Return the lines of the data below starting at the one holding "Mchezo Kids Coloring Book online" and ending at the one holding "New Jersey Devils", word for word, leaving every picture out.

[Short web captions]
################
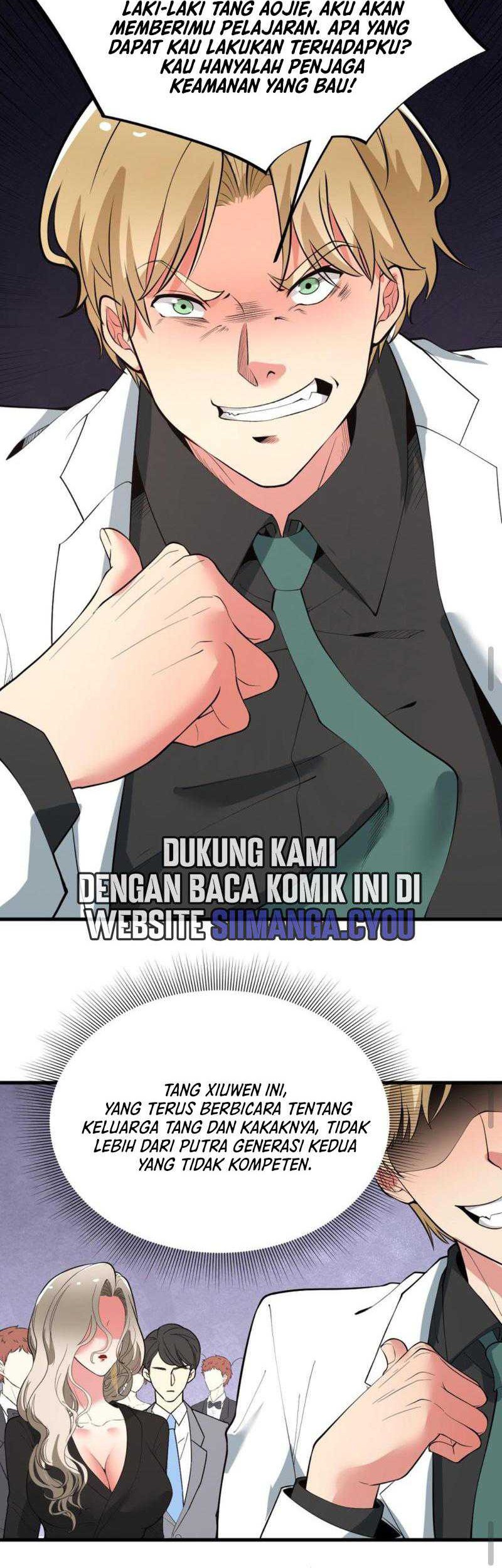 I Have 90 Billion Licking Gold Chapter 81 - halaman 12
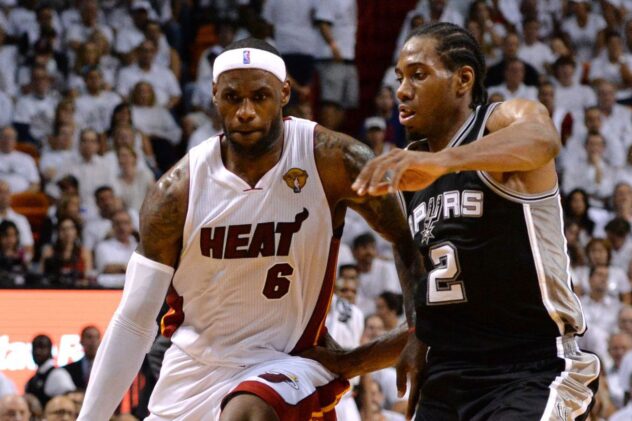 Ten years ago, the Spurs turned in a Beautiful Game 3 against the Heat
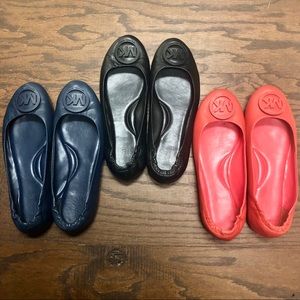 3 Pairs is Michael Kors Flats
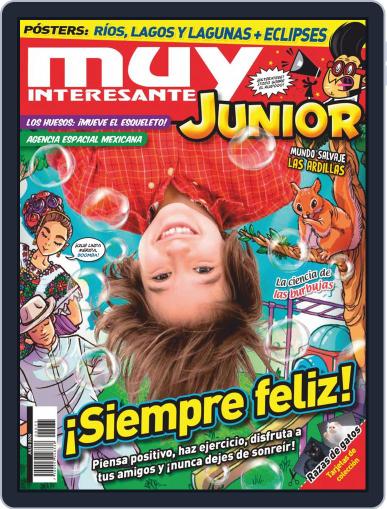 Muy Interesante Junior Mexico July 1st, 2020 Digital Back Issue Cover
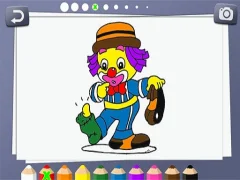 Mchezo Kids Coloring Book online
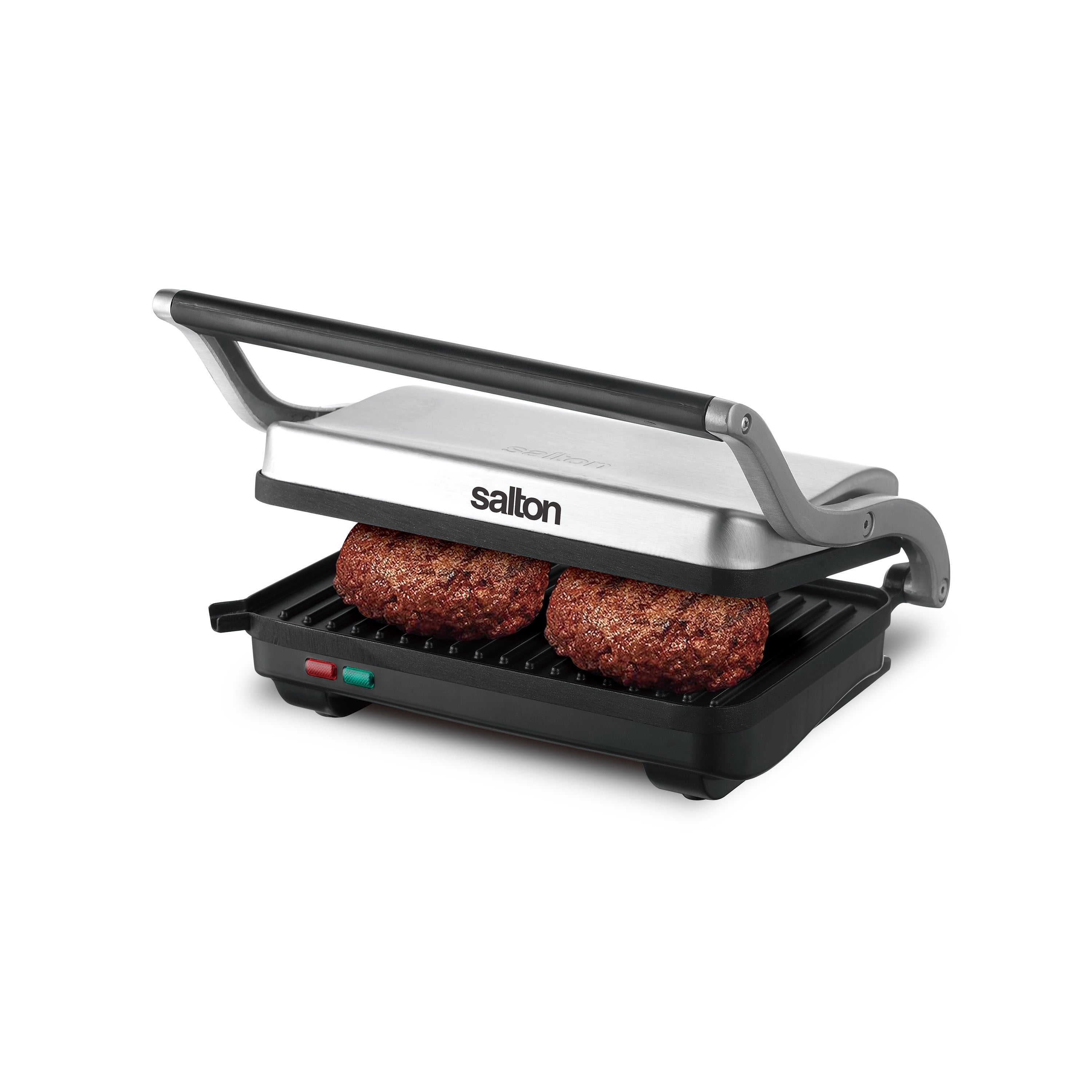2356 Salton Stainless Steel Panini Grill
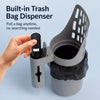 All-in-One Cat Litter Scoop with Built-In Bag Storage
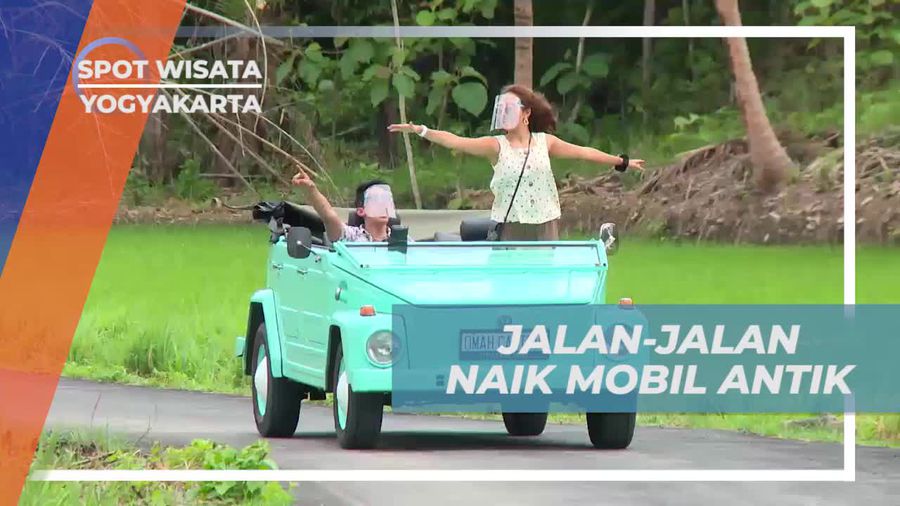 Berpetualang Menggunakan Mobil Antik di Yogyakarta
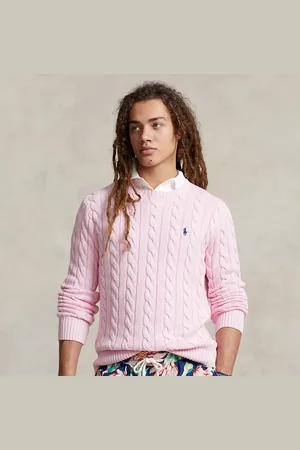 Ralph Lauren Cable-Knit Cotton Jumper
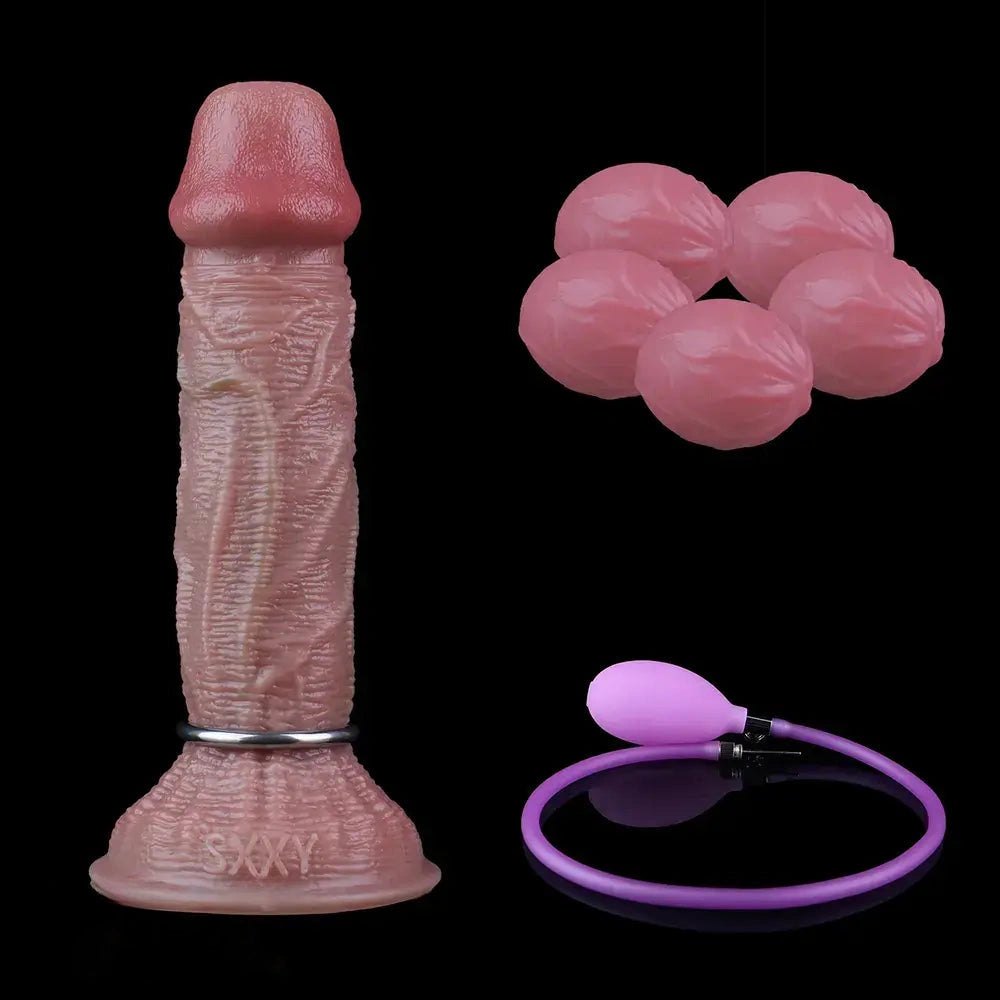Realistic Skin Ovipositor Dildo - Fantasy Monster Dildo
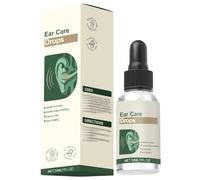 Ear Wax Removal Drops for Clogged Ears,Swimmer's Ear Drops for E/ar Relief,Gentle E/ar Cleaner & Flush with Natural Ingredients for Daily H/ygiene,30ml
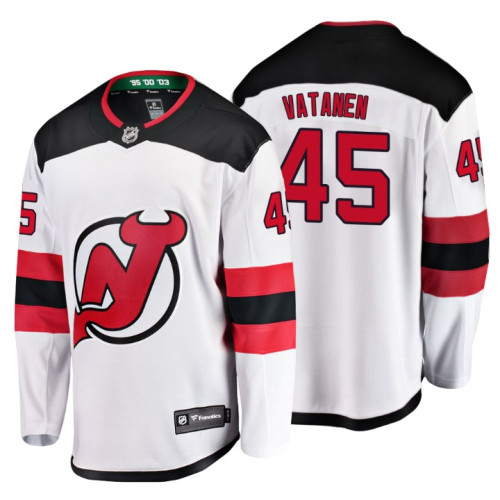 New Jersey Devils Jesper Bratt Official White Fanatics Branded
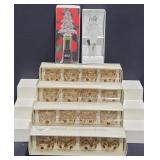 Vintage Mikasa Bottle Stopper, Pier 1 Napkin Ring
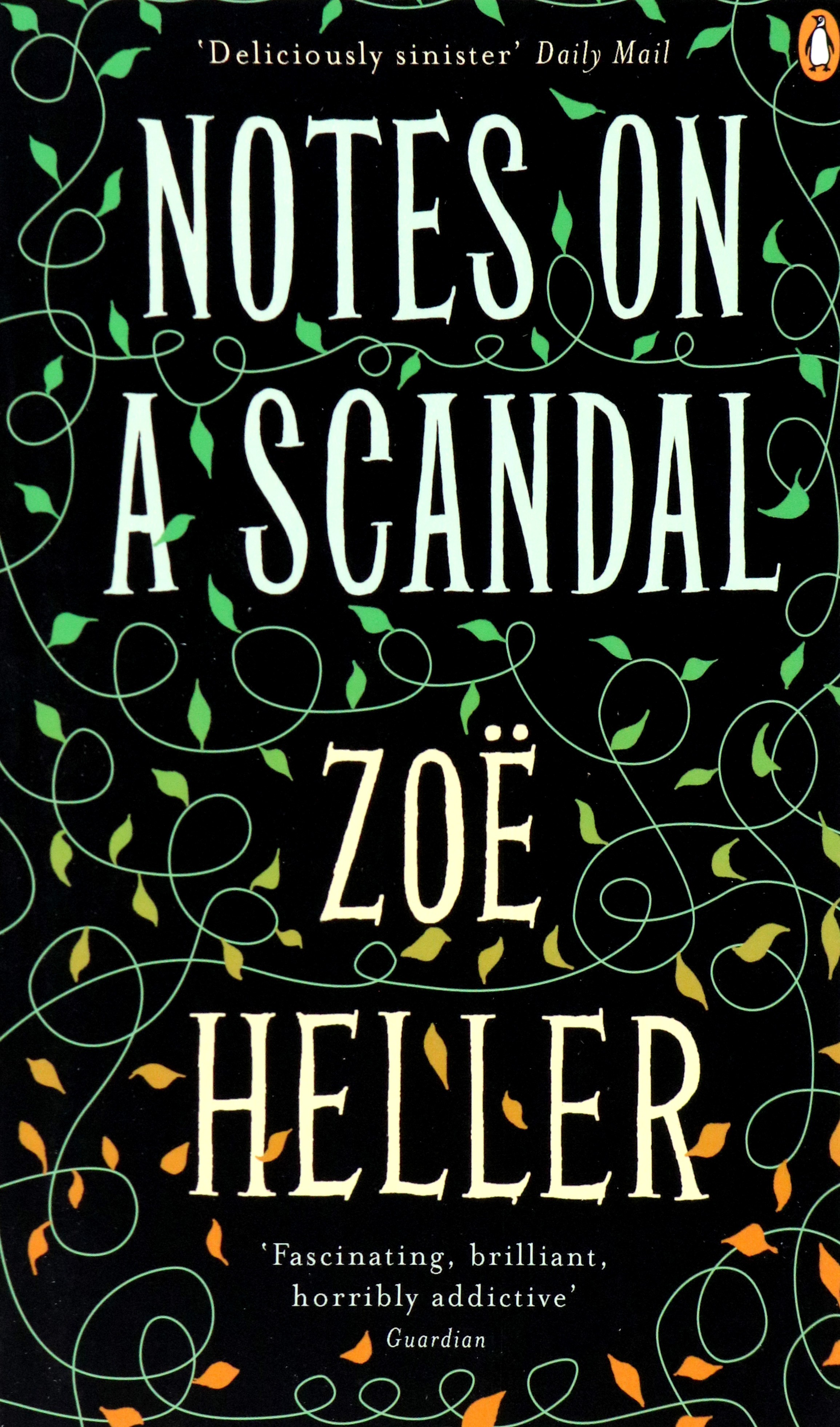 

Notes on a Scandal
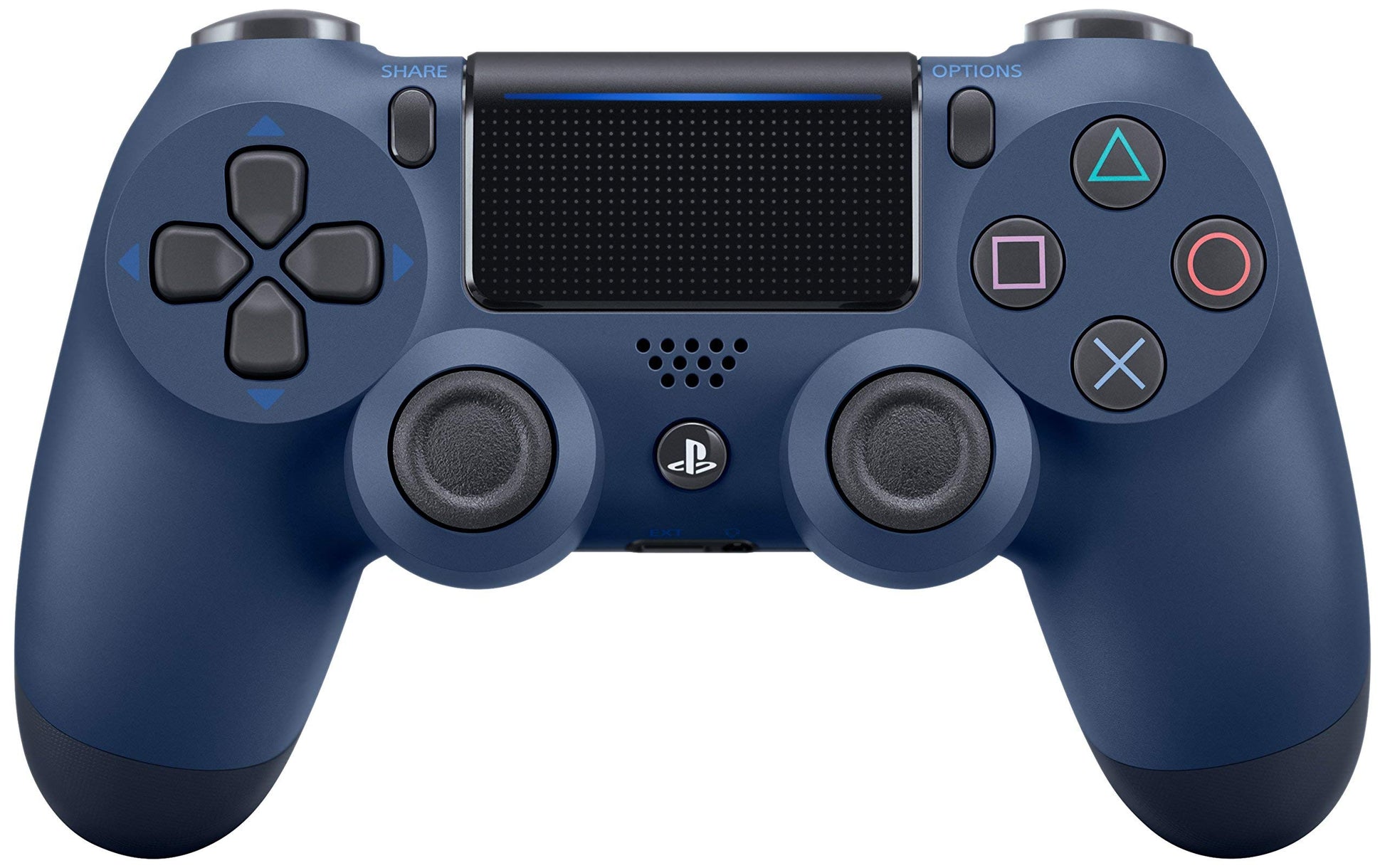 Sony DualShock 4 Wireless Controller - Midnight Blue - PlayStation 4 (refurbished)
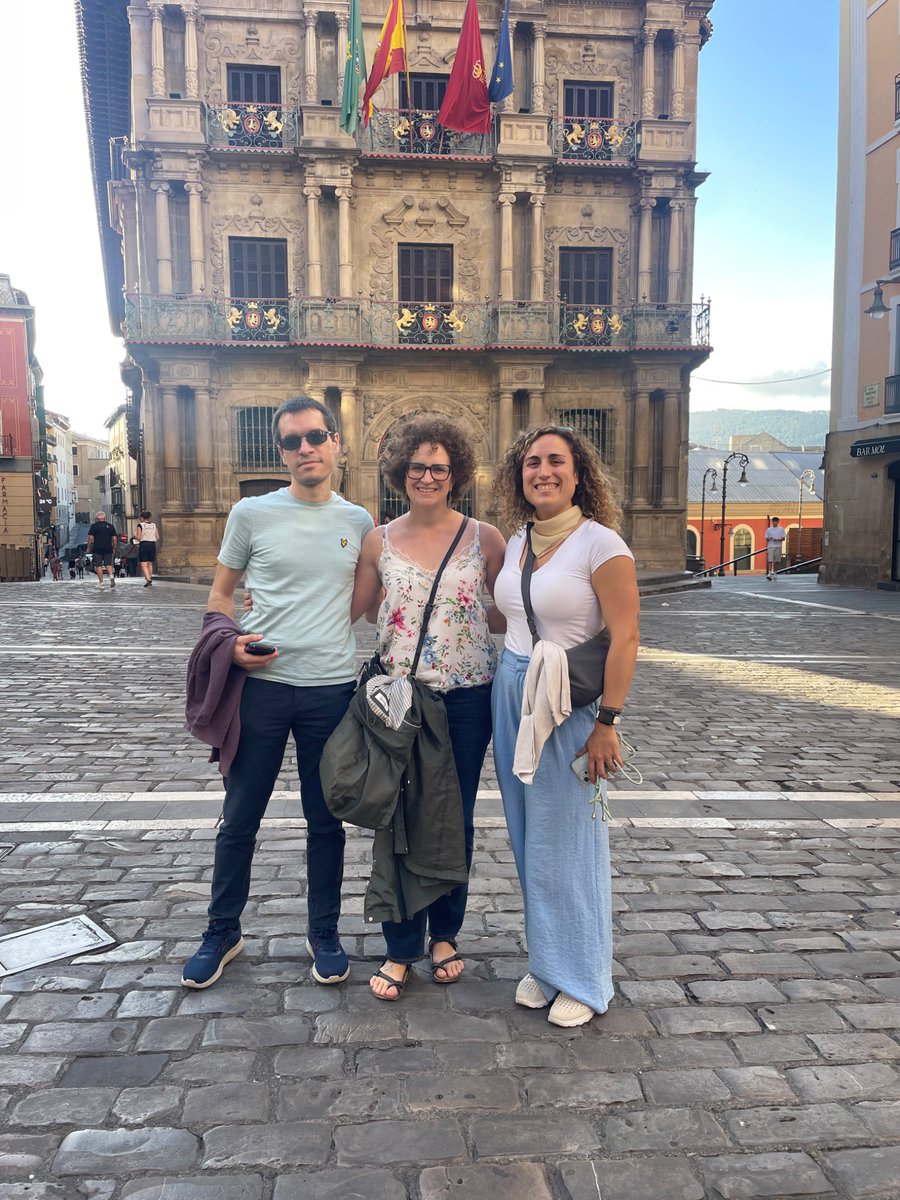 EpiAgeing_lab's tweet photo. Great 2-days @iDIFFER_network meeting! Happy to share science (and drinks) with these amazing scientists. See you soon, Pamplona! https://t.co/9PEACkP2UJ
################
_Answer_:
 Mchezo Kids Coloring Book online
2356 Salton Stainless Steel Panini Grill
 All-in-One Cat Litter Scoop with Built-In Bag Storage
 Berpetualang Menggunakan Mobil Antik di Yogyakarta
 Ralph Lauren Cable-Knit Cotton Jumper
Realistic Skin Ovipositor Dildo - Fantasy Monster Dildo
 Ear Wax Removal Drops for Clogged Ears,Swimmer's Ear Drops for E/ar Relief,Gentle E/ar Cleaner & Flush with Natural Ingredients for Daily H/ygiene,30ml
 New Jersey Devils Jesper Bratt Official White Fanatics Branded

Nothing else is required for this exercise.